<#3219 [Core feature] Default parquet-to-pandas en...
# flyte-github
a
#3219 [Core feature] Default parquet-to-pandas encoder/decoder should support iterable read. Issue created by cosmicBboy Motivation: Why do you think this is important? The purpose of this issue is to support the use case where I can load `StructuredDataset`s iteratively as in:
Copy code
structured_dataset.open(pd.Dataframe).iter()
Goal: What should the final outcome look like, ideally?
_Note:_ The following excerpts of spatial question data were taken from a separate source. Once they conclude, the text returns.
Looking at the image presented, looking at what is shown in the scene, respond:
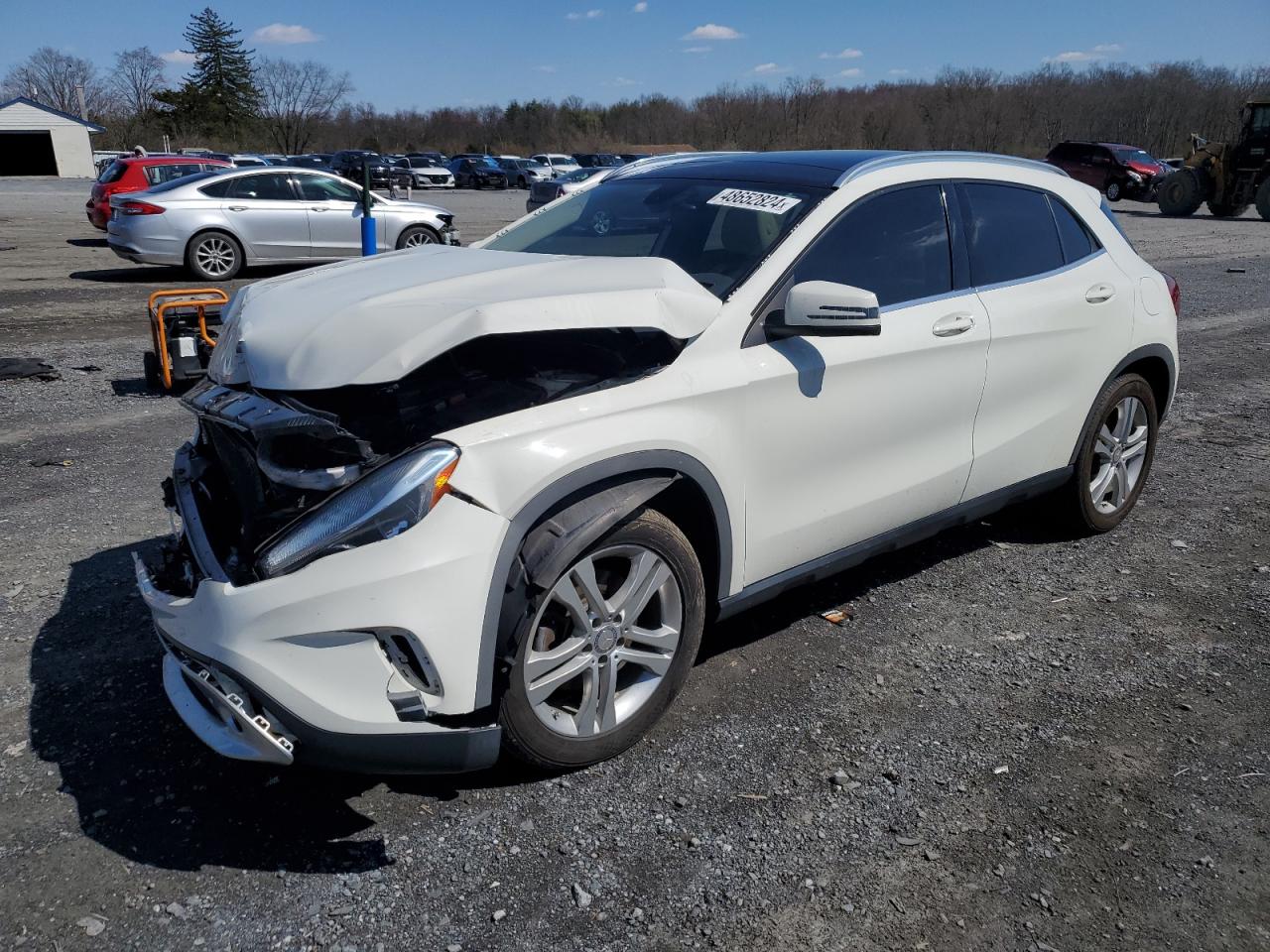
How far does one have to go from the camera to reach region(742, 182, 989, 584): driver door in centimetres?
319

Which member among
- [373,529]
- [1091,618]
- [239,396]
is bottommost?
[1091,618]

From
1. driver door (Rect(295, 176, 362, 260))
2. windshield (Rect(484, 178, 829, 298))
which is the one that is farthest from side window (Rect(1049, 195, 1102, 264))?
driver door (Rect(295, 176, 362, 260))

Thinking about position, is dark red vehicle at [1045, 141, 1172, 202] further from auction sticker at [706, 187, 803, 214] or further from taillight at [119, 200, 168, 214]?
auction sticker at [706, 187, 803, 214]

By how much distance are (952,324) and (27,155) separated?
226ft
The end user should be able to specify the partition column when they output a structured dataset:
Copy code
@task
def make_df() -> StructuredDataset:
    df = pd.DataFrame.from_records([
        {
            "id": i,
            "partition": (i % 10) + 1,
            "name": "".join(
                random.choices(string.ascii_uppercase + string.digits, k=10)
            )
        }
        for i in range(1000)
    ])
    return StructuredDataset(dataframe=df, partition_cols=["partition"])  # or ["partition1", "partition2"]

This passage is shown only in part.